Some of the boys from Dara’a are refugees, like the teenager in Jordan, now 17, who agreed, along with his father, to speak as long as his name was not revealed. They said they were protecting relatives left behind in Syria, but their reluctance also came from shame: the boy’s father had given him up to the police, to spare a second son, and the teenager informed on three of his friends to try to avoid the torture he suffered anyway.


Given all that has happened, to his family and his country, the teenager said he had no regrets. “Why should I? It’s good that it happened,” he said during a meeting arranged by other refugees from Dara’a. Speaking of Mr. Assad, he said, “We found out who he really is.”

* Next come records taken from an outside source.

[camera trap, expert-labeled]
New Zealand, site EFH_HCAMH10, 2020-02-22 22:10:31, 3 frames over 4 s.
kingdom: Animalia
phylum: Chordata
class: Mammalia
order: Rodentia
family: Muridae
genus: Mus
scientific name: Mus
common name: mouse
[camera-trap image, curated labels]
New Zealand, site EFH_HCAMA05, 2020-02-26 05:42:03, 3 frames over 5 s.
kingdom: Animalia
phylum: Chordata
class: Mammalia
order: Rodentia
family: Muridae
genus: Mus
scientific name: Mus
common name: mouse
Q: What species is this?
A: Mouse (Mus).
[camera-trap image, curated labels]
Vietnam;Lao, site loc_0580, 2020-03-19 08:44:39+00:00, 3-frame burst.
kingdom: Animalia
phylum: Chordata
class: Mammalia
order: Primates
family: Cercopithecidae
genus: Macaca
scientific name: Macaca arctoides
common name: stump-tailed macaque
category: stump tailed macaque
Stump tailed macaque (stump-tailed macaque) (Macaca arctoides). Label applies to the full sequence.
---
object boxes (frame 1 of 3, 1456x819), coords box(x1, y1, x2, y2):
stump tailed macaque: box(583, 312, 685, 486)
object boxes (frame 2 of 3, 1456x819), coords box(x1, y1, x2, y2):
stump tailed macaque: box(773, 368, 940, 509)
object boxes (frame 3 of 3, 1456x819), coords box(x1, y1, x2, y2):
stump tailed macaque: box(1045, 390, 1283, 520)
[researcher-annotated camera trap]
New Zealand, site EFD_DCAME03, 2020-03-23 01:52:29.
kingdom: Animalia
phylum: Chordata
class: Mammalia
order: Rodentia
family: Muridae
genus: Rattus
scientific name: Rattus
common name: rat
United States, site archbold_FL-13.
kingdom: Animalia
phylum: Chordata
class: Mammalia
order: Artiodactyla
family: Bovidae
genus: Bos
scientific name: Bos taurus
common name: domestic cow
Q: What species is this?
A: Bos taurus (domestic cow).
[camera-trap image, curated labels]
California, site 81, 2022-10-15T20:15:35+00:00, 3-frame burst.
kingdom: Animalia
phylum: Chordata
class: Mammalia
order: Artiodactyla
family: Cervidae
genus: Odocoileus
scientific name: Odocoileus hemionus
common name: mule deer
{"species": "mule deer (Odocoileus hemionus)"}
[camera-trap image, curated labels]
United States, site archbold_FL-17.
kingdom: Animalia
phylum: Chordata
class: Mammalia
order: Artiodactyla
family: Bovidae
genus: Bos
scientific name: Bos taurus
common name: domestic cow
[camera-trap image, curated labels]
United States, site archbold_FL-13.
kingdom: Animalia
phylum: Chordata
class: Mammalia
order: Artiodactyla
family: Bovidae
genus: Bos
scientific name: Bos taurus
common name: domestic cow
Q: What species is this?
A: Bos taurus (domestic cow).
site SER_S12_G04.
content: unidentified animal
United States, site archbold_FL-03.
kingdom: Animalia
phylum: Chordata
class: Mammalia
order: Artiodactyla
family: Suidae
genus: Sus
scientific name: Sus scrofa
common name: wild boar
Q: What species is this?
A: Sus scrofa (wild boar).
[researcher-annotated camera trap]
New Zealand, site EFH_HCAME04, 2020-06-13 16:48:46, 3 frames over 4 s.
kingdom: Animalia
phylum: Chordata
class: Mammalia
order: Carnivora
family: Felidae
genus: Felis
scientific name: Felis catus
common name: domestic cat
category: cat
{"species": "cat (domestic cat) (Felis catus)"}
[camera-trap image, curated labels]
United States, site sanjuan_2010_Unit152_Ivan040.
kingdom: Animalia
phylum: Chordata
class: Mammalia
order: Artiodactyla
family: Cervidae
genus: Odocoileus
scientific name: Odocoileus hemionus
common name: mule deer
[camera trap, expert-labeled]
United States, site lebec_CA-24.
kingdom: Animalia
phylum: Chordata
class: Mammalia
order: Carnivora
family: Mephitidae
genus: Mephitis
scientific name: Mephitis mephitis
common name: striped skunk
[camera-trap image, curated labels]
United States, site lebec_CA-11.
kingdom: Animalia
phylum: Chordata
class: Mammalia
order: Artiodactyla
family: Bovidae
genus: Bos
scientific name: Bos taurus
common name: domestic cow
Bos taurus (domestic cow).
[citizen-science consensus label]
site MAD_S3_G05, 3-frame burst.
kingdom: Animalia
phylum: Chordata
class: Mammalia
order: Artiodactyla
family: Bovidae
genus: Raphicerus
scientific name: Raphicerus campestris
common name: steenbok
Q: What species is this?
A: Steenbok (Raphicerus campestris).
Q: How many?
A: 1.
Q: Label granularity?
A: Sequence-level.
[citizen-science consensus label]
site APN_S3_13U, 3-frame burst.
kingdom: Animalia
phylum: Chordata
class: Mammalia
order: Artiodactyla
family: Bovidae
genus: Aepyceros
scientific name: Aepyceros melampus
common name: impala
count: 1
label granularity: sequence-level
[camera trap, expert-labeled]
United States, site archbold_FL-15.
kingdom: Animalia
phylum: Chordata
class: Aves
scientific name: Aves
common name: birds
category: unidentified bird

It began with the graffiti.


The government, nervous as leaders were being toppled around the Arab world, reacted furiously to the slight, arresting the teenager and more than a dozen other boys and then torturing them for weeks.


The boy’s relatives, neighbors and hundreds of others in the city gathered for protests demanding the release of the boys. Security forces opened fire on the crowds. They calculated that zero tolerance would head off an escalation. They were wrong.


The details of the teenager’s story could not be independently corroborated, but its outlines matched accounts by a few of the other boys from Dara’a who have spoken about that period. Three former residents of the city, including two who lived in the same neighborhood as the teenager and his family, confirmed that he was among the boys arrested in March 2011.


Recounting those days, the teenager said he passed a sleepless night after his cousin’s acts of defiance. It was not just the graffiti: the cousin had set fire to a new police kiosk the same day in another act of lashing out. The teenager and his friends did not talk much about politics, but the language of dissent was everywhere on satellite television. Small protests had begun to flare in Damascus. “It was the right time,” the teenager said.


The next morning, he noticed intelligence agents at a school and had little doubt about why they were there. “We knew what we did,” he said.


Over the next few days, the police, the military and the military police roamed the city “day and night,” storming the homes of suspects. The teenager said he went into hiding. “I thought it would pass,” he said. But it did not.


Kareem Fahim reported from Amman, and Hwaida Saad from Beirut, Lebanon. Ranya Kadri contributed reporting from Amman.